- Location: LeFlore County, Oklahoma
- Coordinates: 34°46′52″N 94°41′49″W﻿ / ﻿34.781°N 94.697°W
- Type: Reservoir
- River sources: Big Cedar Creek
- Primary outflows: Big Cedar Creek
- Basin countries: United States
- Managing agency: U. S. Forestry Service, part of the U. S. Department of Agriculture (USDA)
- Built: 1937
- Surface area: 86 acres (35 ha)
- Water volume: 1,370 acre⋅ft (1,690,000 m^{3})
- Surface elevation: 900 ft (270 m)
- Settlements: Mena, Arkansas; Heavener, Poteau, and Talihina, Oklahoma

= Cedar Lake (LeFlore County, Oklahoma) =

Cedar Lake is in Le Flore County, Oklahoma inside the Ouachita National Forest. Considered a part of Indian Nations National Scenic and Wildlife Area, it is about 12 miles south of Heavener, Oklahoma, and 40 miles west of Mena, Arkansas.

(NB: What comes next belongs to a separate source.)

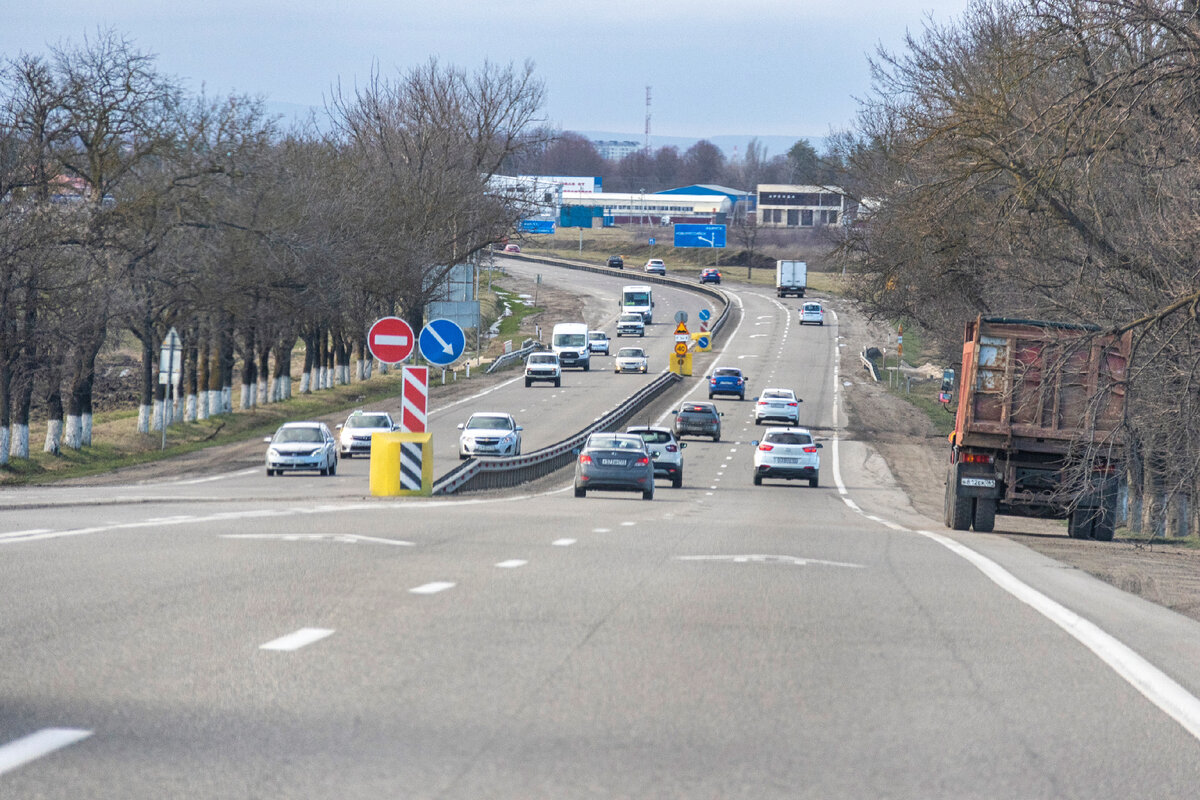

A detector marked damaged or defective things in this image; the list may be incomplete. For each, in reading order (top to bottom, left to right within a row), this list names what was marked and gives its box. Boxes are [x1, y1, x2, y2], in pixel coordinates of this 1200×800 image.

rusty dump truck [944, 316, 1128, 540]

It is a different body of water from the privately owned Cedar Lake in Canadian County, Oklahoma.

==Description==
The lake surface covers 86 acres. The storage capacity is 1000 acre-feet. Its earthen dam is 52 feet high and 1000 feet long. The maximum storage is 1370 acre-feet. The elevation is 900 feet

Now owned by the U. S. Forest Service, the lake was constructed on Big Cedar Creek in 1937 by the Civilian Conservation Corps for erosion-control purposes. It is primarily used for recreation, and features fishing, boating, picnicking, hiking and camping activities. The lake is open year-round.

==Fishing==
The lake is regularly stocked with largemouth bass, catfish and bluegill. According to an Oklahoma Department of Wildlife Conservation (ODWC) official, it is known for its big bass potential.

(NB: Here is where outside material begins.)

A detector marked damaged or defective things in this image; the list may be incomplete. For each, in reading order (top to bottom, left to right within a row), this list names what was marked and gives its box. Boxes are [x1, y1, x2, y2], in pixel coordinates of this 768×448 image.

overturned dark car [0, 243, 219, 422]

Dale Miller set a state record when he caught a 14 pound 13.7 ounce largemouth bass, having a length of 26 inches and a girth of 23 inches. ODWC confirmed the record measurement, then released the fish back to the lake. The previous record was held by Benny Williams, Jr., who caught a 14 pound 12 ounce bass from the same lake on March 23, 2012.